DESCRIPTION OF THE TASK :: Would you reproduce exactly the lines below from the one holding "scientific name: Tayassu pecari" through the one holding "annotated bounding boxes, frame", inclusive, and no others?
-- DATA SECTION follows --
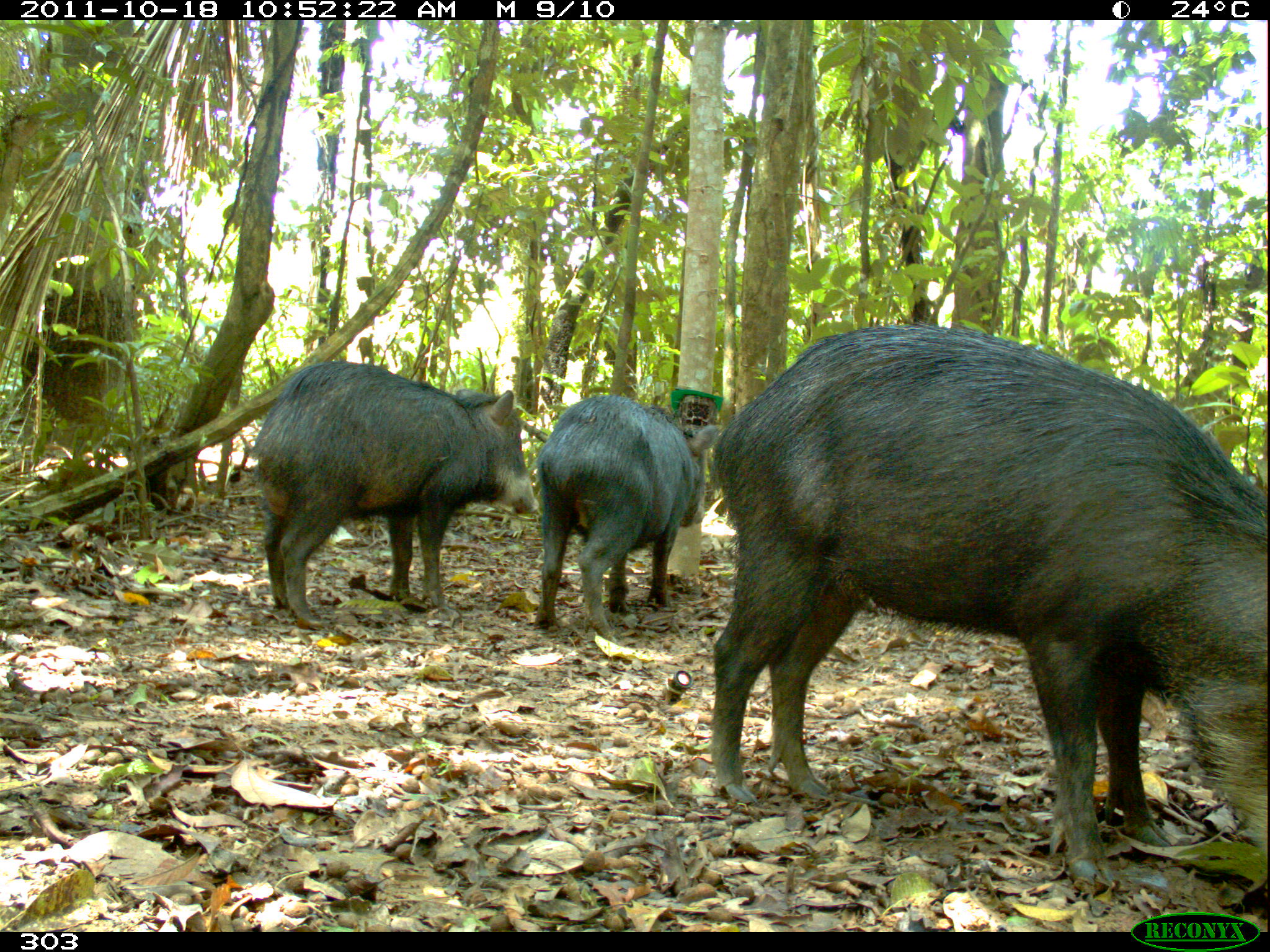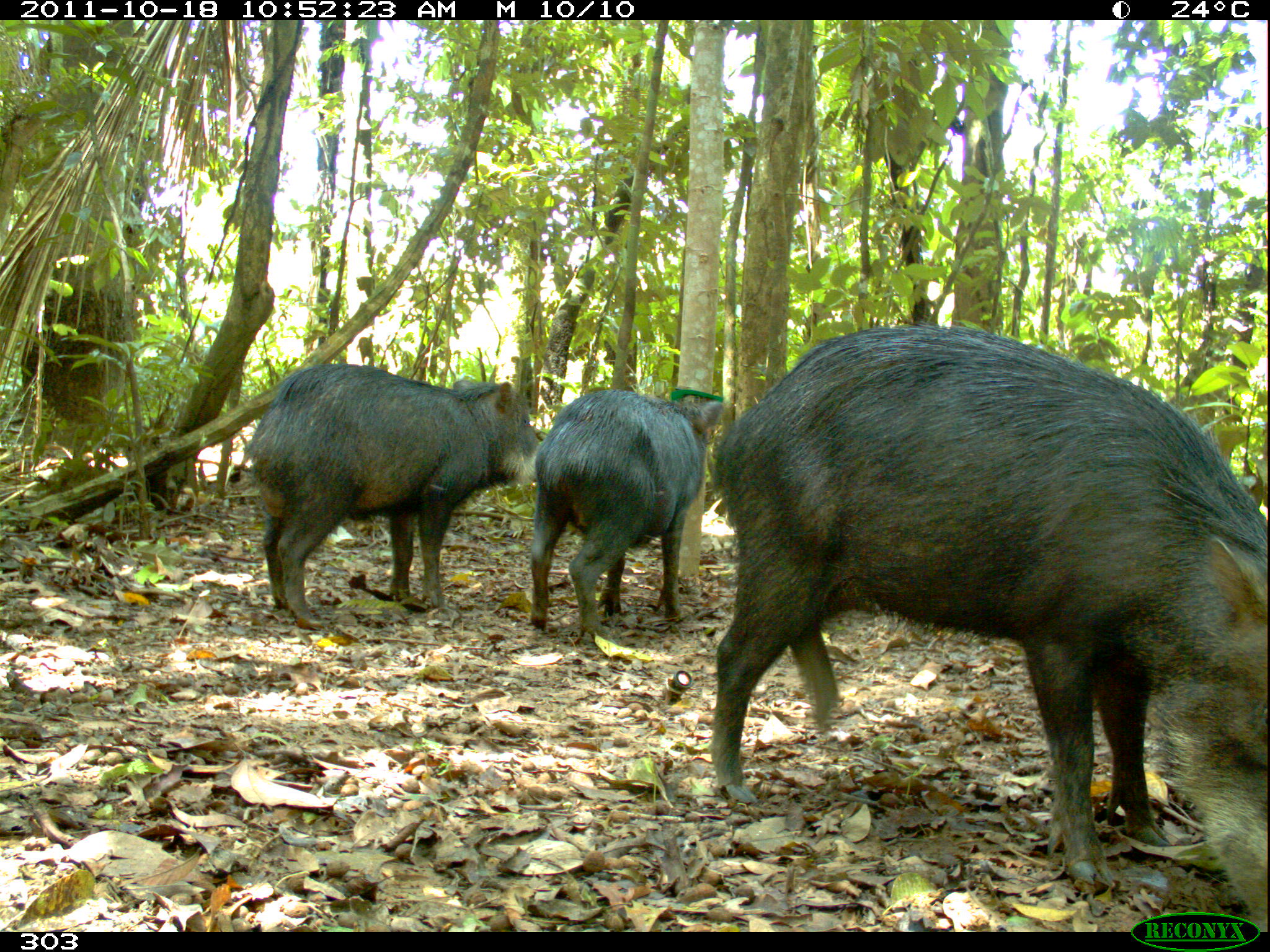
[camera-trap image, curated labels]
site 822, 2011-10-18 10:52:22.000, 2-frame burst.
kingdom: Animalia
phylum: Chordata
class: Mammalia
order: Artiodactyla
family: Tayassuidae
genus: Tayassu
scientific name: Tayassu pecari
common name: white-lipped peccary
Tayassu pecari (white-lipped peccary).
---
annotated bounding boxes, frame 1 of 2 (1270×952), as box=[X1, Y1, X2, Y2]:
-- DATA SECTION concluded --
-- DATA SECTION follows --
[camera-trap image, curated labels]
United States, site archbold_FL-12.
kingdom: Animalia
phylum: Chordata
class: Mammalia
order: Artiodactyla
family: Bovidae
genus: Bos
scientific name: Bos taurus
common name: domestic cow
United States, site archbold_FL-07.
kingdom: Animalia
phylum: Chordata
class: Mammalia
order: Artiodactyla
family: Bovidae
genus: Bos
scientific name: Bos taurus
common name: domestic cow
-- DATA SECTION concluded --
RESPONSE AREA ::
scientific name: Tayassu pecari
common name: white-lipped peccary
Tayassu pecari (white-lipped peccary).
---
annotated bounding boxes, frame 1 of 2 (1270×952), as box=[X1, Y1, X2, Y2]:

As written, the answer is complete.